When I first started telling my women friends that I thought I was trans, and that I didn’t know if I was going to take testosterone or get top surgery, they asked me why I couldn’t just accept my body the way it is. They’d tell me there is nothing wrong with me, that I am fine the way I am. A big strong butch. They were coming at it from a body positivity view. From a we don’t exist for the male gaze view. That you shouldn’t hate your body, you should hate the social construct of body image and beauty.
I didn’t know how to answer them back. What they said was true. Like them, I was taught to scrutinize my body and to judge it against everyone else’s. To fix my imperfections. To strive towards an unattainable standard. They weren’t wrong, but they were missing the point. I used to think that I hated my body. I said I hated my body. Now I realize that hate is the wrong word. I used to hate lima beans. I still hate liver. My body caused me pain.

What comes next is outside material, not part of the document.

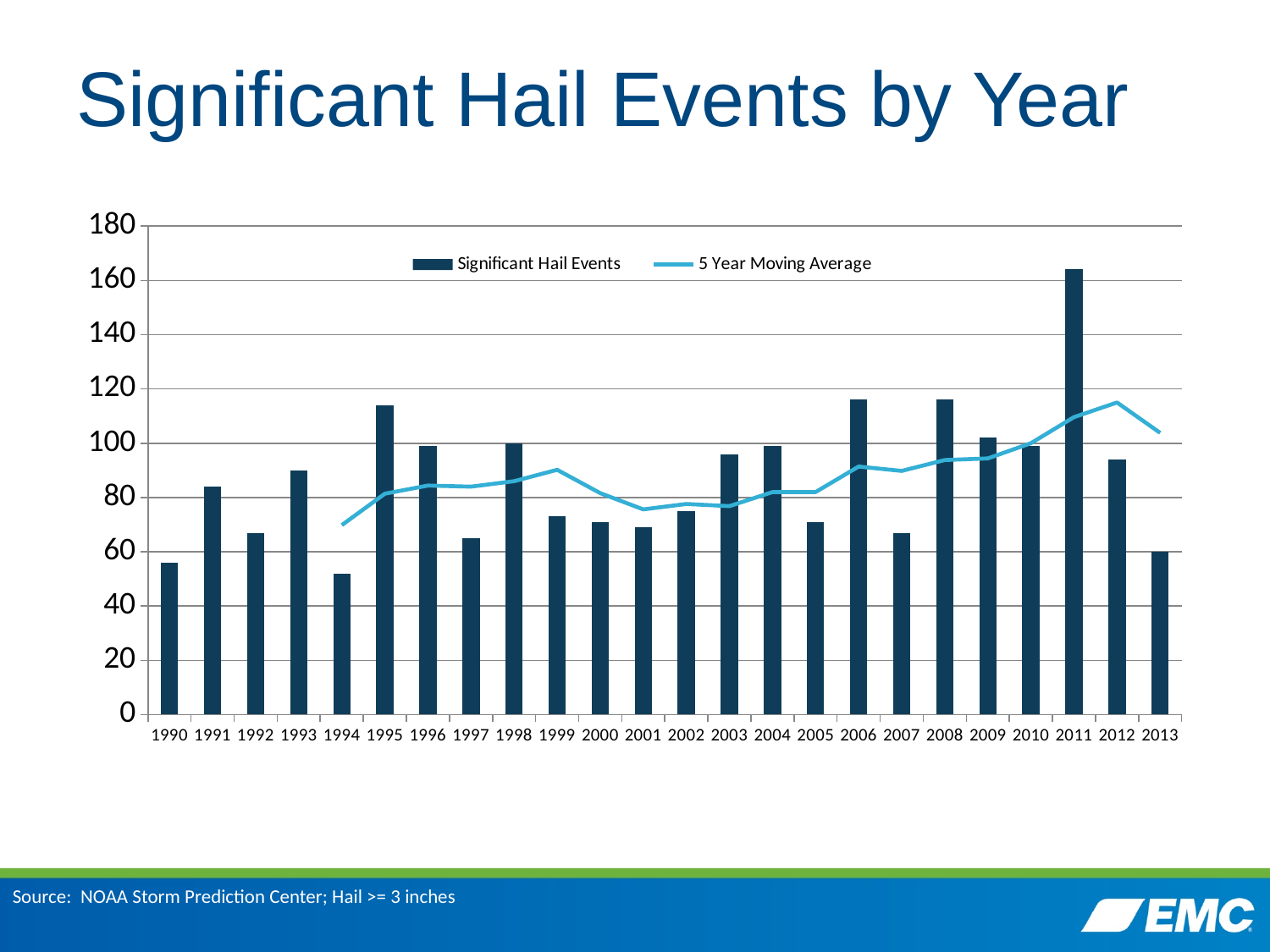
How many series does the legend list? 2 Is the value for Significant Hail Events in 1994 greater or less than 60? less Which year had more significant hail events, 2011 or 2012? 2011 What are the two entries in the chart legend? Significant Hail Events and 5 Year Moving Average Is the value for Significant Hail Events in 1997 greater or less than 80? less Which year has the highest number of significant hail events? 2011 How many years are shown on the x axis? 24 Is the value for Significant Hail Events in 2006 greater or less than 100? greater Which year had more significant hail events, 1993 or 1995? 1995 What kind of chart is shown on the slide? A bar chart with a line series Does the 5 Year Moving Average line rise or fall between 2005 and 2012? rise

If someone tells you that they are in pain, chances are you won’t tell them to love their pain, or to love the part of their body that is causing them pain. Chances are you will start asking them questions. Where is the pain? When did it start? How much does it hurt? You may start throwing out alternatives: herbal supplements, pharmaceutical drugs, diets, exercise, or surgery.
There were years when the tape ran continuously and the only way I could stop it was to eat or go to sleep. I wish I were a boy. Eat a bagel. I wish I wasn’t fat. Eat a slice of pizza. I wish I looked like that guy. Eat a knish. I don’t want to look like this. Eat a granola bar. I wish some one would pick me up and hold me. Eat a cherry-cheese Danish. Sleep and repeat. In between, I went to work and tried to be a good partner to Donna. I was distracted and disconnected.
I wish I could offer a flow chart for how I changed, but it was incremental. I tried several times to stop my chaotic/binge eating. I joined a gym. I talked my way through my childhood traumas. I accepted that wanting to be a boy meant I was trans. I told Donna everything. I read everything. I cut down on my drinking. We went to couples therapy. I went to Weight Watchers and lost weight. I changed my name. I started this blog. I bought some new clothes. I went to a trans support group. I had top surgery. And while top surgery was life-changing, I don’t think it would have had the same effect if I hadn’t done some work before it.
What happens when you stop hating your body? Who am I if I don’t feel that pain?
I’m still the same person but with a somewhat different shape. My head is a lot quieter. There are fewer distractions, and I know when I’m distracting myself. Sometimes I feel a loneliness, or a restlessness, that I could not tolerate or feel before. I’m not sure what it means, or how much work I have left to do to figure it out. To find a way to live in this body, in this culture, in this time and place.
Notes: It turns out that February 21 to 27 is National Eating Disorders Awareness Week. This article by Gloria Lucas on eating disorders and marginalized communities (from The Body Is Not An Apology) highlights some queer and trans related resources and has lots of interesting links.
I’ve linked before to Anagnori on tumblr. I like their post, The more subtle kind of gender dysphoria , which addresses coping mechanisms for dysphoria.